→ **TEXT BLOCK**:
◇ ◇ ◇ ◇
With New Year’s in the rearview mirror and winter here in full force, it’s likely that you’re looking forward to warmer summer months and starting to weigh whether your resolutions to eat better and lose weight are starting to pay off.
If the numbers on the scale aren’t quite adding up with your level of effort, there’s likely a reasonable explanation for the discrepancy between your action and your results, especially if you’ve been logging your food intake and/or counting calories or macros.
While it may seem like a laughably simple fix, many consumers give the nutritional information label on product packaging a cursory glance before logging and serving their food.
Are Portion Sizes Sabotaging Your Weight Loss Results?
Very few of us actually take the time to note calories, portion size, and number of servings; even fewer take the time to actually measure out an appropriate portion sizes using measuring cups and spoons or a food scale.
Although we’d like to think we’re good at eyeballing portion sizes, very few of us actually are.
Studies have consistently shown that portion distortion is one of the largest factors in the obesity epidemic. As we become accustomed to larger and larger serving sizes, we become dissatisfied with appropriate portion sizes and have a hard time gauging how much to serve ourselves.
◇ ◇ ◇ ◇
Records from a data collection:
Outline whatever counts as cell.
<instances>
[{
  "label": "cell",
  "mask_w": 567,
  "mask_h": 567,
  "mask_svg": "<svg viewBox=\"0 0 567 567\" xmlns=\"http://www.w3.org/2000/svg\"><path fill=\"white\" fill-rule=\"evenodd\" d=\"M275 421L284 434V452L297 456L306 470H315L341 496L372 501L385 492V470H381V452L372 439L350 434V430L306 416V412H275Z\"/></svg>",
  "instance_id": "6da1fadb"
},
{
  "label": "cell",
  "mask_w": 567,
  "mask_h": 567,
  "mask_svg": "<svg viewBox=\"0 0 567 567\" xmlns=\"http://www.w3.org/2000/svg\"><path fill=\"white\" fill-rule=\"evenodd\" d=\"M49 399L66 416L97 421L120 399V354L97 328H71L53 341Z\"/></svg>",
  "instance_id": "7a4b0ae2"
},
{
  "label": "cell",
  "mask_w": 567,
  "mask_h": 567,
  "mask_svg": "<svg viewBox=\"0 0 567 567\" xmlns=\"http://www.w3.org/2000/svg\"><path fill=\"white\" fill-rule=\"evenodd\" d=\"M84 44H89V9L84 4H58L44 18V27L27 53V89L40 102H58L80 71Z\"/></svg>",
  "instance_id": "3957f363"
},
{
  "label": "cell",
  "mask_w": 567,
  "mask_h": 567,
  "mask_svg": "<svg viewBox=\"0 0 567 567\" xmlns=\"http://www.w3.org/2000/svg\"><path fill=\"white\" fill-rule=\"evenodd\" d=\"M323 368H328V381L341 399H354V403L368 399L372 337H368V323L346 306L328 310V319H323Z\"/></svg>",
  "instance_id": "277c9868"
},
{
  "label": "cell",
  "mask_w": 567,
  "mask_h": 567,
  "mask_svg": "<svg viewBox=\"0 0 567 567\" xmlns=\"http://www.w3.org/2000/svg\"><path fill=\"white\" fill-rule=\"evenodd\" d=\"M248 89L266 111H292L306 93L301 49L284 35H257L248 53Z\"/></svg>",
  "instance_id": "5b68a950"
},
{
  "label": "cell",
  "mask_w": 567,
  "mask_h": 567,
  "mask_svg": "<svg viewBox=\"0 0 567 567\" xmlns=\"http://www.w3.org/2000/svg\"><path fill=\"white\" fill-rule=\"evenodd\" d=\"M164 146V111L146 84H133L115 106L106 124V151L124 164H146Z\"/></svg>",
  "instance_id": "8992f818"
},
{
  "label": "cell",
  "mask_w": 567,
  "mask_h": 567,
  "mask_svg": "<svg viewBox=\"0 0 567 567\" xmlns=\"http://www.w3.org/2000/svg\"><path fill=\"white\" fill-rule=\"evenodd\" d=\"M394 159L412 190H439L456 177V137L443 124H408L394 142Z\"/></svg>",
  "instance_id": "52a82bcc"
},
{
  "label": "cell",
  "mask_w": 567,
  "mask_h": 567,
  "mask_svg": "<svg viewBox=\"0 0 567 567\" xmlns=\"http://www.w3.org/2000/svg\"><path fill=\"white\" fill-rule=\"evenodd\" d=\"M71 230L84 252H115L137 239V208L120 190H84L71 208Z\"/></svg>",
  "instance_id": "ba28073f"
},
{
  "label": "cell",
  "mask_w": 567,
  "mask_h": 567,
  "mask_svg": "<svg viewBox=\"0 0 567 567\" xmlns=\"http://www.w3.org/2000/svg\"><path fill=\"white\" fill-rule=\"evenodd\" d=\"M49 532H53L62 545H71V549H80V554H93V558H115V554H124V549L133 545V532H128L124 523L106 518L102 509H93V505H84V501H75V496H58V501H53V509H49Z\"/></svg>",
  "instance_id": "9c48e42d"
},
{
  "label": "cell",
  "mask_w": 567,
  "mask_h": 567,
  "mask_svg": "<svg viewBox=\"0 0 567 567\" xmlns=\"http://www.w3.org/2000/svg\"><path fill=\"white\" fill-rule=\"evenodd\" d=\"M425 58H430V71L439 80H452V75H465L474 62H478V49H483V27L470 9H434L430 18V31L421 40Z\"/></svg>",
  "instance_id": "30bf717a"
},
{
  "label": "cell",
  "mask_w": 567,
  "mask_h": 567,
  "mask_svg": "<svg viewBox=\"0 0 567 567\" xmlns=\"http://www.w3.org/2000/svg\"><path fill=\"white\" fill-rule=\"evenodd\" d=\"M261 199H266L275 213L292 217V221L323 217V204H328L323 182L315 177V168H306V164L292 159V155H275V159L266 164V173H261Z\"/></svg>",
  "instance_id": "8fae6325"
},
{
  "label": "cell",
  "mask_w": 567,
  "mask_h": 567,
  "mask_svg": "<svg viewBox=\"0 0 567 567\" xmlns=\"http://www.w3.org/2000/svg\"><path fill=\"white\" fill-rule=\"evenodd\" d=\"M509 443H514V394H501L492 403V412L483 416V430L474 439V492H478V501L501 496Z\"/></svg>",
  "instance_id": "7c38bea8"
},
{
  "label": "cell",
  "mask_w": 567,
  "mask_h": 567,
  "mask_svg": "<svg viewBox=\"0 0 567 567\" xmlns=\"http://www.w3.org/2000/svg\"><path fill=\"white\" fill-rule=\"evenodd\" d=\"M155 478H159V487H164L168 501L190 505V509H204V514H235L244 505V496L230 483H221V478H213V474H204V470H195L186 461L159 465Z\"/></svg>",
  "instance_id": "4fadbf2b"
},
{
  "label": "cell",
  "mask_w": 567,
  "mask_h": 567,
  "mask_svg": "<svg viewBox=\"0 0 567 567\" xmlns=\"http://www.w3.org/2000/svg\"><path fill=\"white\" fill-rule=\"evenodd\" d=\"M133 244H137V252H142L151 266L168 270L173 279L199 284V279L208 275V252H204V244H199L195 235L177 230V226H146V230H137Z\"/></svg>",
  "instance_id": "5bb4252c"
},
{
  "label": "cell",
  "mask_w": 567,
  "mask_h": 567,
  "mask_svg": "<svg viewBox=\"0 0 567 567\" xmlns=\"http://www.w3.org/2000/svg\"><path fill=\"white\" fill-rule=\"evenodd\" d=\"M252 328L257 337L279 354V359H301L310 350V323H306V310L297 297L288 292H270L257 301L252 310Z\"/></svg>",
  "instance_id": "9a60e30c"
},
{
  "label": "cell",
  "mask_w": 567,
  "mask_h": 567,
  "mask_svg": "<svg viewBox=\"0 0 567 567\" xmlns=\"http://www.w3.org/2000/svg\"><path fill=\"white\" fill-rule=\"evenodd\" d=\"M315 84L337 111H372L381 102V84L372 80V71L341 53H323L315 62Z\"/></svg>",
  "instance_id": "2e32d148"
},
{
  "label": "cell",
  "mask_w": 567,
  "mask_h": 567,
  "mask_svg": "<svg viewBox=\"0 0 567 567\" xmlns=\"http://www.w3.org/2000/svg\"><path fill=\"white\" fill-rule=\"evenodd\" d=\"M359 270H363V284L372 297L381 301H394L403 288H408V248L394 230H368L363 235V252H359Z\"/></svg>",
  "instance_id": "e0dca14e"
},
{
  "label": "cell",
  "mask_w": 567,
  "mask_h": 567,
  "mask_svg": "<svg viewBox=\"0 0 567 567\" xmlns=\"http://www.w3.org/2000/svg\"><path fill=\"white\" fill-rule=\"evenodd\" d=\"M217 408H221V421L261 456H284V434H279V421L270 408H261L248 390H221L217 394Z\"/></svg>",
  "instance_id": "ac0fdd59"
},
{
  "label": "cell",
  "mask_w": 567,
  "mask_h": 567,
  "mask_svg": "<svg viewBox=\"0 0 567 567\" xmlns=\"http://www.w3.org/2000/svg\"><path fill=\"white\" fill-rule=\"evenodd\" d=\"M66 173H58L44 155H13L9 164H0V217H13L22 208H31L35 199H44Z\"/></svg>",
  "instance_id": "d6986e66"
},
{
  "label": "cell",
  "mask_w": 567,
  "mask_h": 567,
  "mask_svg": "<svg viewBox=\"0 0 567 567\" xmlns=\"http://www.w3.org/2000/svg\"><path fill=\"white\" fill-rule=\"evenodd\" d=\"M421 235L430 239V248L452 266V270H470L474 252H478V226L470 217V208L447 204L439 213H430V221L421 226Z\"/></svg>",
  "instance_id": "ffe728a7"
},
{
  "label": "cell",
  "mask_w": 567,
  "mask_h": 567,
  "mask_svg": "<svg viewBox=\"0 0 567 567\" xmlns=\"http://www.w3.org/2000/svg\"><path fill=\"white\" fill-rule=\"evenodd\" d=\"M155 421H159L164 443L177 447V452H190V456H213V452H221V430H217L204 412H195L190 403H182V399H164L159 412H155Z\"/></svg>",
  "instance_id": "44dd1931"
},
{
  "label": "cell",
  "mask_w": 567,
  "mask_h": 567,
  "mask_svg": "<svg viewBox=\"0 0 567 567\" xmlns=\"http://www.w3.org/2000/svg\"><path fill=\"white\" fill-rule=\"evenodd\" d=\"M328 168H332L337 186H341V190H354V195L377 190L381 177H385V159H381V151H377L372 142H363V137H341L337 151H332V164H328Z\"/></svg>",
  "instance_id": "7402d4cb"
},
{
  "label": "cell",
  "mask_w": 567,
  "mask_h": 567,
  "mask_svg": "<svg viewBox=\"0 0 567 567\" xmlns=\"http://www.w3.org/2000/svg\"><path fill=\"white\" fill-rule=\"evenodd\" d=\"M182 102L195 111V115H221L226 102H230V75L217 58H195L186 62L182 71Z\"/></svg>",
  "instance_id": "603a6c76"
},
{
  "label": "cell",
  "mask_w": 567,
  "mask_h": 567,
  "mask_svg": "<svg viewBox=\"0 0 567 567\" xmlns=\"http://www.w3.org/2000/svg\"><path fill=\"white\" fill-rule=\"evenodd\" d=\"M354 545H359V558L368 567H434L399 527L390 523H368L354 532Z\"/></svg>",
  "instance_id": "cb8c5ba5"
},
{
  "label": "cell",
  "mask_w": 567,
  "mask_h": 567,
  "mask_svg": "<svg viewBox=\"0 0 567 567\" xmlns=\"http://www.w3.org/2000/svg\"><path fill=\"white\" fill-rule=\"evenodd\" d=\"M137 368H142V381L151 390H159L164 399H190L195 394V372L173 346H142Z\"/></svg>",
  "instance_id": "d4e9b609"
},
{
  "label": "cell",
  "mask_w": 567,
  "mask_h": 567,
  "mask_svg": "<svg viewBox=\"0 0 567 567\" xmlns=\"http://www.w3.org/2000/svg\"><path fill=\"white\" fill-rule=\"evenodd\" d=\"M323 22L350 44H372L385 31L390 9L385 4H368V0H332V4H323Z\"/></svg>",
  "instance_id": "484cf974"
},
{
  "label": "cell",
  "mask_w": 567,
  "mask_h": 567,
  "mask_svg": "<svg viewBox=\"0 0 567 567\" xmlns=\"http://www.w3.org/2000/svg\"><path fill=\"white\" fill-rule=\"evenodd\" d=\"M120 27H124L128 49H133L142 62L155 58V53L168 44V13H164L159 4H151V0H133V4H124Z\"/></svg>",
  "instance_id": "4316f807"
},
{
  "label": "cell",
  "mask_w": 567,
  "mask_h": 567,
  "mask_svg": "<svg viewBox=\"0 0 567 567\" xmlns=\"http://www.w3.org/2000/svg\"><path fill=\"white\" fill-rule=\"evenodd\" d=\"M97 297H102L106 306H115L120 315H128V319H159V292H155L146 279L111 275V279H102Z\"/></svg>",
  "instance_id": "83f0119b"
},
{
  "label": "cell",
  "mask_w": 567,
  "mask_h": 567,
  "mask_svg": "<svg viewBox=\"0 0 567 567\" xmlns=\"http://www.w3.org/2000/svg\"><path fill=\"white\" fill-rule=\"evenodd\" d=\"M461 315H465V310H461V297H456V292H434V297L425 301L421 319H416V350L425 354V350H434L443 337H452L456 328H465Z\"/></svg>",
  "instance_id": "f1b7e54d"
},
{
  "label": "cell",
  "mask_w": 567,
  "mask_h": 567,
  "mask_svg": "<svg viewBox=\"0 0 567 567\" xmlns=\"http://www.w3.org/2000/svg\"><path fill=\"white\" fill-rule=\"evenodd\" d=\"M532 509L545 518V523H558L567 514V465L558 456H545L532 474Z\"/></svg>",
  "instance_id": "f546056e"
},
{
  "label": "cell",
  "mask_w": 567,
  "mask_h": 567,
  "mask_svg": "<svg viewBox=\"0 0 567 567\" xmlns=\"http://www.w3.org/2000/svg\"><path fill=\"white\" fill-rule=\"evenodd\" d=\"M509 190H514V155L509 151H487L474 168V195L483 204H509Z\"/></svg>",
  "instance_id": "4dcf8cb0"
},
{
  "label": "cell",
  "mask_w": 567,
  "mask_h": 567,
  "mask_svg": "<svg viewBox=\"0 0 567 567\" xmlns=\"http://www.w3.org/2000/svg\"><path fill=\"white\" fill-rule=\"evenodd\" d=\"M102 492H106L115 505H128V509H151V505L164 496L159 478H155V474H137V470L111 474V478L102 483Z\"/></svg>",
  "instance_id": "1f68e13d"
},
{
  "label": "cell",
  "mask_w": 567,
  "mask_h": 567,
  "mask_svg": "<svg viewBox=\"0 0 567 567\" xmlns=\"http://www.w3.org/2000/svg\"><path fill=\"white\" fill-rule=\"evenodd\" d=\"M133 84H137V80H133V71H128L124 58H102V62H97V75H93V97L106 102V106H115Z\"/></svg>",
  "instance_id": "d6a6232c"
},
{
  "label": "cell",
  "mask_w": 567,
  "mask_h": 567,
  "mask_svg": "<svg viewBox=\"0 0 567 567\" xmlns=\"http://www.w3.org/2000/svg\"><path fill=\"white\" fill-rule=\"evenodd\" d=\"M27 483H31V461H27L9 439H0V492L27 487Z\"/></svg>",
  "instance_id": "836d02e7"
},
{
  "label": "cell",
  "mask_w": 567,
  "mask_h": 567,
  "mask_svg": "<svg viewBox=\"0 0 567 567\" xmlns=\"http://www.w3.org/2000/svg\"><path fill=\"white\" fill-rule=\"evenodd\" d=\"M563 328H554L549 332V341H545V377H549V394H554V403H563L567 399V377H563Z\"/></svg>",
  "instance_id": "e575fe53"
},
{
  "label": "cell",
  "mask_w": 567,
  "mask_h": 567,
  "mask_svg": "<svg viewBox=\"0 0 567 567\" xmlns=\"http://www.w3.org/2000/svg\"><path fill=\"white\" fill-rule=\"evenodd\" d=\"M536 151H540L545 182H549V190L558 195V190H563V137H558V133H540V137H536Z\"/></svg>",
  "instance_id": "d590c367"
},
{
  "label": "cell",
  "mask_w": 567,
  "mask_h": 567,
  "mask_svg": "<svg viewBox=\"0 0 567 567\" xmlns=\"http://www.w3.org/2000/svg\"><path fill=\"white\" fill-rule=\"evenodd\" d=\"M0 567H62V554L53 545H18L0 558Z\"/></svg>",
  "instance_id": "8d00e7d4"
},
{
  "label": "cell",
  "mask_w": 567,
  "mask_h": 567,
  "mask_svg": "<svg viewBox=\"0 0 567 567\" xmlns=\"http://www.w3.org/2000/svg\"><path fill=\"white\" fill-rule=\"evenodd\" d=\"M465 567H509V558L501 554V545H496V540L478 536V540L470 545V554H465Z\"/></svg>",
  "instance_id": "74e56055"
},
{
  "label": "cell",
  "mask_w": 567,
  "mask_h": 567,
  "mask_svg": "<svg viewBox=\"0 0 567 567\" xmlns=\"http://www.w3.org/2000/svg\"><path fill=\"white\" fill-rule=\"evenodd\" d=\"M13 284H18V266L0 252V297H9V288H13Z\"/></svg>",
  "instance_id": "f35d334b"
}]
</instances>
◇ ◇ ◇ ◇
→ **TASK OBJECTIVE**:
Quote the article on portion sizes word for word, from "If the numbers" down to "Weight Loss Results?".

→ **OUTPUT FOR THIS TASK**:
If the numbers on the scale aren’t quite adding up with your level of effort, there’s likely a reasonable explanation for the discrepancy between your action and your results, especially if you’ve been logging your food intake and/or counting calories or macros.
While it may seem like a laughably simple fix, many consumers give the nutritional information label on product packaging a cursory glance before logging and serving their food.
Are Portion Sizes Sabotaging Your Weight Loss Results?